Post-Translational Modifications of Cytochrome c in Cell Life and Disease

Abstract

Mitochondria are the powerhouses of the cell, whilst their malfunction is related to several human pathologies, including neurodegenerative diseases, cardiovascular diseases, and various types of cancer. In mitochondrial metabolism, cytochrome c is a small soluble heme protein that acts as an essential redox carrier in the respiratory electron transport chain. However, cytochrome c is likewise an essential protein in the cytoplasm acting as an activator of programmed cell death. Such a dual role of cytochrome c in cell life and death is indeed fine-regulated by a wide variety of protein post-translational modifications. In this work, we show how these modifications can alter cytochrome c structure and functionality, thus emerging as a control mechanism of cell metabolism but also as a key element in development and prevention of pathologies.

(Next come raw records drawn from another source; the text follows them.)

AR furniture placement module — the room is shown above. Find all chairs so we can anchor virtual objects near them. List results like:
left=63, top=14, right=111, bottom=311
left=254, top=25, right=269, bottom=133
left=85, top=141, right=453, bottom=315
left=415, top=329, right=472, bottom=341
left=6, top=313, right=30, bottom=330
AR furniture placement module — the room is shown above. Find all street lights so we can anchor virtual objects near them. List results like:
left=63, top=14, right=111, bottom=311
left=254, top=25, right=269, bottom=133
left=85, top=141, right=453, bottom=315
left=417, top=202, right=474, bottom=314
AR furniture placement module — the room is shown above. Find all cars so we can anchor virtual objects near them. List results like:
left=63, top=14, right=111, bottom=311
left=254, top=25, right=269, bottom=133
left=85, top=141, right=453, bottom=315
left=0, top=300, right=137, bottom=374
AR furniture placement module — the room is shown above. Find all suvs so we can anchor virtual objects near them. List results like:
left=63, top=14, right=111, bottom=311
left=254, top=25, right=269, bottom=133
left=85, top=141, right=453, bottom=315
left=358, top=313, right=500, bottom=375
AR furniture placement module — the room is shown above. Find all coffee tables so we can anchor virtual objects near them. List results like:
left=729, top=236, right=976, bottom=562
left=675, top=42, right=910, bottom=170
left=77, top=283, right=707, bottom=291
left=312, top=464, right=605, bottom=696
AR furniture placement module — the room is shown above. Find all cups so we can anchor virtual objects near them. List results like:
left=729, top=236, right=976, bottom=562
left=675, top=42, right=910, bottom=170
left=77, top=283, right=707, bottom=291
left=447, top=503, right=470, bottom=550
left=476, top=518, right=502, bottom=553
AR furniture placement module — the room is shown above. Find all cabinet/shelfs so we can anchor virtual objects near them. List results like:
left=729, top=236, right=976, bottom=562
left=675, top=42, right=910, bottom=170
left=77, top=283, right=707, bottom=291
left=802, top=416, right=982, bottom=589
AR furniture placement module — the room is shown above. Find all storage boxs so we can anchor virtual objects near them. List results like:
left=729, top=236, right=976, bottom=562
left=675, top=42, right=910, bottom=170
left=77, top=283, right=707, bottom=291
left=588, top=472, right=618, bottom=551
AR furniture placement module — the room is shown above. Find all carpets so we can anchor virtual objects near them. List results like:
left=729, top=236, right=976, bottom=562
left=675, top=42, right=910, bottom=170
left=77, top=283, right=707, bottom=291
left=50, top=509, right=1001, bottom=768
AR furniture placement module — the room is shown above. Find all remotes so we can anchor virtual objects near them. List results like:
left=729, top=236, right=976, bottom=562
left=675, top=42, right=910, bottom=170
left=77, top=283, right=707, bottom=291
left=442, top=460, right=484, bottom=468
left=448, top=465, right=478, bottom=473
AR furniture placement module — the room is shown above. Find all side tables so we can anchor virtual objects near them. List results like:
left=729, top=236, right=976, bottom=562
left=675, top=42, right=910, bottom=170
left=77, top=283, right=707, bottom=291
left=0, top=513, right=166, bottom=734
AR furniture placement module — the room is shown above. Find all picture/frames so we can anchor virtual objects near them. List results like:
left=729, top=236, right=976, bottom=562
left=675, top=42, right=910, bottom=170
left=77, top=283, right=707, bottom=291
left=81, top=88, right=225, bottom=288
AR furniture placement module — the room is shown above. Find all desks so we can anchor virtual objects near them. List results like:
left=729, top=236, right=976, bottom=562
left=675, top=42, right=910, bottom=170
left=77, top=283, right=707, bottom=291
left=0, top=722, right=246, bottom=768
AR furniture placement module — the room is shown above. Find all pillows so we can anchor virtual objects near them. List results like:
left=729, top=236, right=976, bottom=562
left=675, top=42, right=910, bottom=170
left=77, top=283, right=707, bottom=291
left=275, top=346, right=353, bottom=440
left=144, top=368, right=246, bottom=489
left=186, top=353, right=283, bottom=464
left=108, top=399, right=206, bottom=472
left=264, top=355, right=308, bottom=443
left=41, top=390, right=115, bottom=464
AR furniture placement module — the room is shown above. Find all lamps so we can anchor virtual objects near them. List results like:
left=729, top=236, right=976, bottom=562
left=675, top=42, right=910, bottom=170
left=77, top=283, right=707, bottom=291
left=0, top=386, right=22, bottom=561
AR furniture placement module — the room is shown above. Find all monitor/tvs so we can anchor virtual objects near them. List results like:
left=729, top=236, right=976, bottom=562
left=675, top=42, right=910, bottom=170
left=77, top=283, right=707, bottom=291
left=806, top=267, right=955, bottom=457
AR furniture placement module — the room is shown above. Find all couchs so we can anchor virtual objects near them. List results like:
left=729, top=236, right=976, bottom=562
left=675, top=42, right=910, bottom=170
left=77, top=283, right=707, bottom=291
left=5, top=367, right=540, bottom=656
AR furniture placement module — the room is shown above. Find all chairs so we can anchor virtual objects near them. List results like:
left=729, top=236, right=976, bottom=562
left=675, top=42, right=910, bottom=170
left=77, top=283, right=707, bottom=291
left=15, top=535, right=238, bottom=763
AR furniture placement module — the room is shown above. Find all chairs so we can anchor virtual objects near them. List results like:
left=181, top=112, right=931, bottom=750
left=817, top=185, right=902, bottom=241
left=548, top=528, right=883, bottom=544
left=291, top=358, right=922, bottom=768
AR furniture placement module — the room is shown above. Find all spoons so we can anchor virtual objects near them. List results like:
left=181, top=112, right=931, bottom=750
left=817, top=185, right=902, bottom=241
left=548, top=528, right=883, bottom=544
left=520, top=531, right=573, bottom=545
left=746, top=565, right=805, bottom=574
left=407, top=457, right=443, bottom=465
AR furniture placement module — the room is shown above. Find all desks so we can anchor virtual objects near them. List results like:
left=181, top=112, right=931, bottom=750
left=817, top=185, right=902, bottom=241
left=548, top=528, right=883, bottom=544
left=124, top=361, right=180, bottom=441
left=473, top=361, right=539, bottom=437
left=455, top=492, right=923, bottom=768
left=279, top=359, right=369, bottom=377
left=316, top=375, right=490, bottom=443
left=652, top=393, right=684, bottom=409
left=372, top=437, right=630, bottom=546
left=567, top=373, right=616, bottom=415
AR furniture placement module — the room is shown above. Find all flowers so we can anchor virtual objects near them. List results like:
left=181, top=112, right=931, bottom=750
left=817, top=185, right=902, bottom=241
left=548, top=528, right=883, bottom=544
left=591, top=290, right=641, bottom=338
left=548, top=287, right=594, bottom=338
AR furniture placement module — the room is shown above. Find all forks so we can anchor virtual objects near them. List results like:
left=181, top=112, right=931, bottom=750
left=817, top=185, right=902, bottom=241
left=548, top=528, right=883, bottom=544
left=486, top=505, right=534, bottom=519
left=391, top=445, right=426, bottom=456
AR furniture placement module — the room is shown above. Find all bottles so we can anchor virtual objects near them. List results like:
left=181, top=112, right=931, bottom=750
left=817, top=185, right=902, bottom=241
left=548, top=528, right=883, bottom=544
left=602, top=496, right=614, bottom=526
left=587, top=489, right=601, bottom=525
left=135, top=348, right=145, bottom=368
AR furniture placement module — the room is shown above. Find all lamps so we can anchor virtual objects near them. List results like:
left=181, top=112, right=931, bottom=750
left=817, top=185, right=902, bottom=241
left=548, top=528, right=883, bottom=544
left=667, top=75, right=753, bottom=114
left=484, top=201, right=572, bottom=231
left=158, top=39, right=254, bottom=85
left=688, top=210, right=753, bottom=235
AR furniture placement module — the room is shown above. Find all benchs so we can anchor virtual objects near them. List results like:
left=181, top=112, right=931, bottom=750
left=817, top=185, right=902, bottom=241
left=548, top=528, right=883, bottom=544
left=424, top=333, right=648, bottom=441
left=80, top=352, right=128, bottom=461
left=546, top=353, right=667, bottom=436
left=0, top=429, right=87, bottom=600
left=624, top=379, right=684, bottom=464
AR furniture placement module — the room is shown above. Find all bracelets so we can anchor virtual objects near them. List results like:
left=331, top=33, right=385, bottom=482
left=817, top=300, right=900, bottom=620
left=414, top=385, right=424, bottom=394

Keywords: cytochrome c; mitochondrial diseases; post-translational modifications.

Figure 1

Cell localization and functions of cytochrome c. Cc is located in the mitochondrial intermembrane space, vacuole and zymogen granules under homeostasis. However, during DNA damage and apoptosis stimuli, mitochondrial Cc travels into the nucleus, the rough endoplasmic reticulum (RER) and the cytoplasm, respectively. The most relevant functions performed by Cc in each location are explained in the boxes. Color key: blue, physiological functions; red, functions performed under stress; and black, unknown functions. Created with BioRender.com (https://biorender.com/).

Figure 2

Cytochrome c sequence evolutionary conservation and post-translational modifications. (a) Evolutionary analysis by Maximum Likelihood method. The evolutionary history was inferred by using the Maximum Likelihood method and General Reversible Mitochondrial + Freq. model [158]. The bootstrap consensus tree inferred from 500 replicates [159] represents the evolutionary history of the taxa analyzed [160]. Branches corresponding to partitions reproduced in less than 50% bootstrap replicates are collapsed. The percentage of replicate trees in which the associated taxa clustered together in the bootstrap test (500 replicates) are shown next to the branches [160]. Initial tree(s) for the heuristic search were obtained automatically by applying Neighbor-Join and BioNJ algorithms to a matrix of pairwise distances estimated using the JTT model, and then selecting the topology with superior log likelihood value. This analysis involved 31 amino acid sequences. There was a total of 122 positions in the final dataset. Evolutionary analyses were conducted in MEGA X [161]. Labels are colored as a function of the number of amino acid positions that can undergo post-translational modifications (PTMs). (b) Sequence alignment and amino acid evolutionary conservation of Cc sequences. Residues are colored according to ConSurf conservation score [162]. Amino acids that can be modified are indicated with (#). (c) Ribbon representation of human Cc structure (PDB ID: 2N9I [163]). Left, residues are colored according to conservation score. Side chain of amino acids that undergo PTMs are labelled. Right, the different foldon units are colored as follows: foldon I in blue, foldon II in green, foldon III in yellow, foldon IV in red, and foldon V in purple.

Figure 3

Cause–effect of post-translational modifications of cytochrome c in human pathologies. Carbonylation, glycation and nitration of specific residues of Cc promote the development of several neurodegenerative diseases and strokes. However, phosphorylated Cc at positions 47 and 97, or nitrosylated in its tyrosine residues has been revealed to be a neuroprotective agent against this type of pathology. Cancer cells show many modifications of heme protein, such as phosphorylations, acetylations, homocysteinilations, and nitrations. Nitrosylation and phosphorylation are mutually exclusive modifications, so the presence of nitrosylated Cc species could be act as an anticancer agent. Notably, homocysteinilation is also related to cardiovascular diseases. Finally, it has been described that peroxynitrite ion and nitrated proteins (including Cc) trigger inflammatory processes. The green wheels represent Cc modifications that favor the development of diseases (see the direction of rotation of the gear indicated by the green arrows), white wheels represent the pathologies—gray arrows represent the direction of rotation that produces the development of the disease—and the red wedges indicate PTMs that impede them.